Accueil Actualités Un nouveau virus de la grippe trouvé dans des élevages de porcs en Chine. Menace de risques pandémiques ?

Un nouveau virus de la grippe trouvé dans des élevages de porcs en Chine. Menace de risques pandémiques ?

par Communique

Le moins que l’on puisse dire en cette période COVID 19, c’est que nous n’avons certes point besoin de l’arrivée d’une nouvelle pandémie ! Fort de leur expérience, disons « maladroite et sujette à critique » de la découverte de ce nouveau coronavirus COVID 19, et bien sûr avec l’aval politique des autorités (il ne saurait en être autrement), les scientifiques chinois viennent d’avertir qu’ils ont identifié un nouveau virus de la grippe chez les porcs qui pourrait éventuellement provoquer une future pandémie de grippe. C’est ce que révelle un article publié dans la revue scientifique américaine LIVESCIENCE

Le virus, appelé G4 EA H1N1, est un mélange génétique de la « grippe porcine » H1N1, qui a provoqué une pandémie de grippe en 2009, et d’autres virus de la grippe. L’étude, publiée lundi 29 juin dans la revue Proceedings of the National Academy of Sciences, a trouvé des preuves que le G4 EA H1N1 a infecté des travailleurs dans des élevages de porcs en Chine. Mais surtout, rien n’indique que le virus se propage d’une personne à l’autre, selon CNN.

Les auteurs préviennent que le virus n’est pas une menace immédiate pour la santé, selon la BBC. Mais ils disent que le contrôle de ce virus dans les populations porcines et la surveillance des signes de celui-ci chez l’homme « devraient être mis en œuvre de toute urgence ».

Selon les Centers for Disease Control and Prevention, la pandémie de grippe H1N1 de 2009 a causé entre 151 700 et 575 400 décès dans le monde et a infecté jusqu’à 1,4 milliard de personnes. Après sa fin, le virus est devenu l’un des virus de la grippe saisonnière qui circule chaque année chez l’homme. Finalement, selon CNN, le virus a dû se propager de l’homme aux porcs, où il s’est mélangé à d’autres virus de la grippe pour créer G4 EA H1N1.

Dans la nouvelle étude, les chercheurs ont analysé près de 30 000 écouvillons nasaux de porcs dans des abattoirs de 10 provinces en Chine collectés entre 2011 et 2018. À partir de ces échantillons, ils ont trouvé près de 180 souches différentes de virus de la grippe infectant les porcs.

Cependant, beaucoup de ces virus n’ont pas circulé longtemps.
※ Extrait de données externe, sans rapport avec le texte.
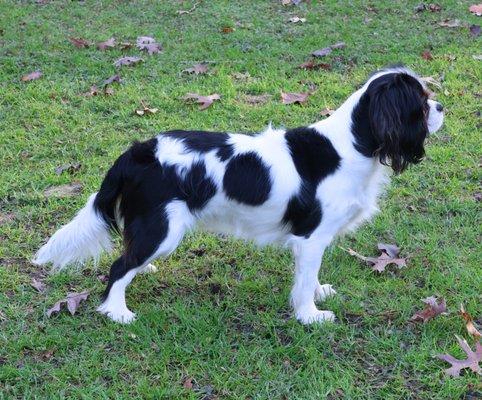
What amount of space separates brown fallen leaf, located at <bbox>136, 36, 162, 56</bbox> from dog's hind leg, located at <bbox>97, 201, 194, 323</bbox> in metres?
4.38

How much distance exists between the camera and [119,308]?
12.5 feet

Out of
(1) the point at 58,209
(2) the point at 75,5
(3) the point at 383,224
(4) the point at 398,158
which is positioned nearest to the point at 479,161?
(3) the point at 383,224

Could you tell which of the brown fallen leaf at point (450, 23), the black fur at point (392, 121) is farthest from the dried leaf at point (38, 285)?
the brown fallen leaf at point (450, 23)

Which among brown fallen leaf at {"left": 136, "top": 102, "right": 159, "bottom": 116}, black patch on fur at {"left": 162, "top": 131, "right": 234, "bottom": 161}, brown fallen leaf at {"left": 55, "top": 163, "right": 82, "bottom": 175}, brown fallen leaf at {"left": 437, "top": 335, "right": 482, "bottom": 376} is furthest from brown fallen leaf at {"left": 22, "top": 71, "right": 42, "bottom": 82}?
brown fallen leaf at {"left": 437, "top": 335, "right": 482, "bottom": 376}

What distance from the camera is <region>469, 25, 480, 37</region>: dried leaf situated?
7996 mm

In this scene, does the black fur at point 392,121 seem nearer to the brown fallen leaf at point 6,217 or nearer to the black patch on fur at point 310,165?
the black patch on fur at point 310,165

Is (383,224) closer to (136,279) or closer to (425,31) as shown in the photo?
(136,279)

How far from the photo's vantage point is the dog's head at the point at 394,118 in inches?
134

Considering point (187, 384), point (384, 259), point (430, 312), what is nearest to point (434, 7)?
point (384, 259)

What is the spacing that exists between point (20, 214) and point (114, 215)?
4.38 ft

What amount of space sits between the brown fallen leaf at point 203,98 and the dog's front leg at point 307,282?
288 centimetres

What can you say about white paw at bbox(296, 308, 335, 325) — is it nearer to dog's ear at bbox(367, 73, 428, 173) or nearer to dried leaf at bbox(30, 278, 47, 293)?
dog's ear at bbox(367, 73, 428, 173)

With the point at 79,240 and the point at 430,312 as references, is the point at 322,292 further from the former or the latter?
the point at 79,240

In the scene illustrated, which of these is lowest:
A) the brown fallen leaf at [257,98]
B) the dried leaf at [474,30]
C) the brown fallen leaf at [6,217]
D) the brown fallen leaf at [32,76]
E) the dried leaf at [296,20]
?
the dried leaf at [474,30]
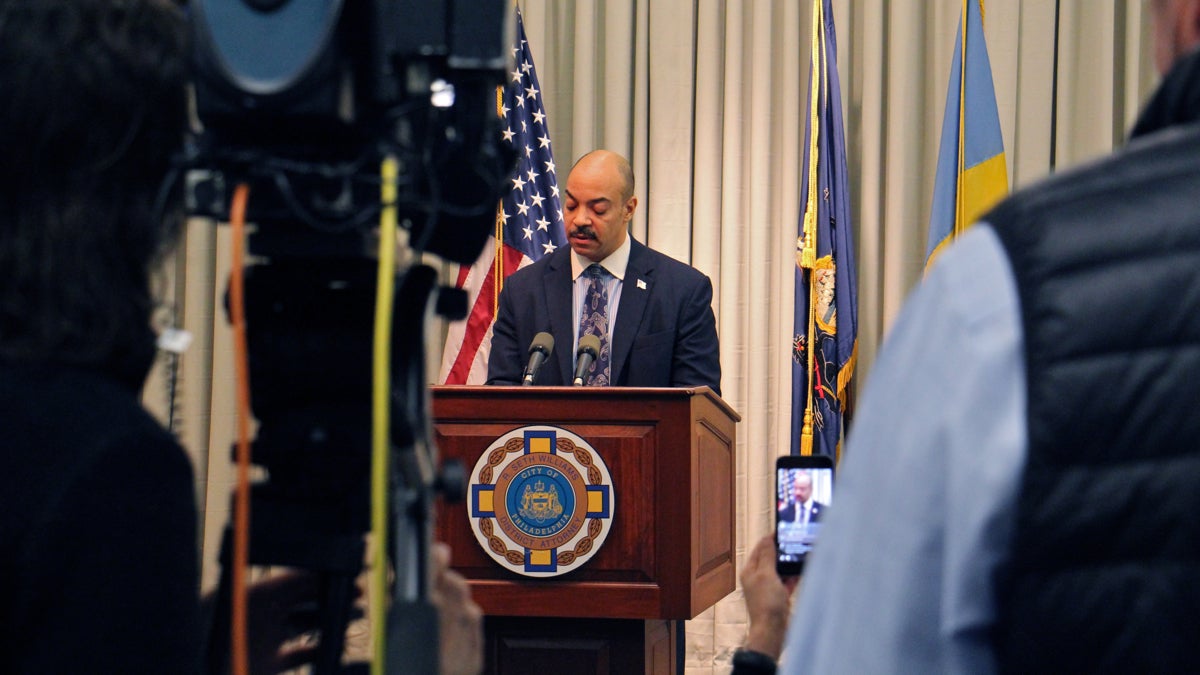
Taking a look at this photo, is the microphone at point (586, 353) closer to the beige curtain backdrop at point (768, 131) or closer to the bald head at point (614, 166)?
the bald head at point (614, 166)

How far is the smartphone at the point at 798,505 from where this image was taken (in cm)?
134

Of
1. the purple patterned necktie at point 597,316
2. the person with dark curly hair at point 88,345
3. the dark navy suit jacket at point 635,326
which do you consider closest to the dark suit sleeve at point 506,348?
the dark navy suit jacket at point 635,326

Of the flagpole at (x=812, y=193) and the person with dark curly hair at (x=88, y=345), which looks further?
the flagpole at (x=812, y=193)

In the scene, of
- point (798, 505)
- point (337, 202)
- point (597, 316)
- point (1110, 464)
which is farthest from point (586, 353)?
point (1110, 464)

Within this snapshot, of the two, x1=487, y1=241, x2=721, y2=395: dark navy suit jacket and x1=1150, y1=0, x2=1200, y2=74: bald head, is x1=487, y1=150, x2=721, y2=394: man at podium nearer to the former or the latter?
x1=487, y1=241, x2=721, y2=395: dark navy suit jacket

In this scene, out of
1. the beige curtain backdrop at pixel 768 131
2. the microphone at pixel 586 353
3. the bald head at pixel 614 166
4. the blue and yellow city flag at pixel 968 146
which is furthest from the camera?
the beige curtain backdrop at pixel 768 131

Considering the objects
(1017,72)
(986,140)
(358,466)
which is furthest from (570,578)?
(1017,72)

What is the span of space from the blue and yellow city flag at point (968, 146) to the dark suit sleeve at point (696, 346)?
1272 mm

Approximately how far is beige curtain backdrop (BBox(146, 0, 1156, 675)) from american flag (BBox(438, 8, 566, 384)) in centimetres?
66

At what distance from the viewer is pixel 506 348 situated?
15.2ft

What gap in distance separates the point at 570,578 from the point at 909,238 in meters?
3.30

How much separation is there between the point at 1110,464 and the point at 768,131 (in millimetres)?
5455

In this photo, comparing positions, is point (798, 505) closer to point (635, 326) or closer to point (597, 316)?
point (635, 326)

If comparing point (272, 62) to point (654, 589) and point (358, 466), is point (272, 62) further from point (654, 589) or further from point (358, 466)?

Ils se sont présentés un an et ont disparu le lendemain. Mais G4 EA H1N1 a continué à apparaître et est la souche de grippe prédominante chez les porcs depuis 2016, ont déclaré les auteurs.

Des tests en laboratoire ont montré que le virus peut se lier aux récepteurs des cellules humaines et se répliquer efficacement dans les cellules des voies respiratoires humaines.

De plus, lorsque les chercheurs ont analysé 338 échantillons de sang de travailleurs de l’industrie porcine, ils ont constaté qu’environ 10% avaient des anticorps contre le virus, indiquant qu’ils avaient été exposés au virus. Pour les jeunes travailleurs âgés de 18 à 35 ans, le pourcentage de tests qui se sont révélés positifs (appelé taux de positivité) était de 20%, ce qui suggère que les jeunes travailleurs adultes ont un risque d’infection plus élevé, ont déclaré les auteurs.

Même si les auteurs disent que ce virus a « les caractéristiques essentielles d’un virus pandémique candidat », les experts avertissent que cela ne signifie pas qu’il provoquera certainement une future pandémie.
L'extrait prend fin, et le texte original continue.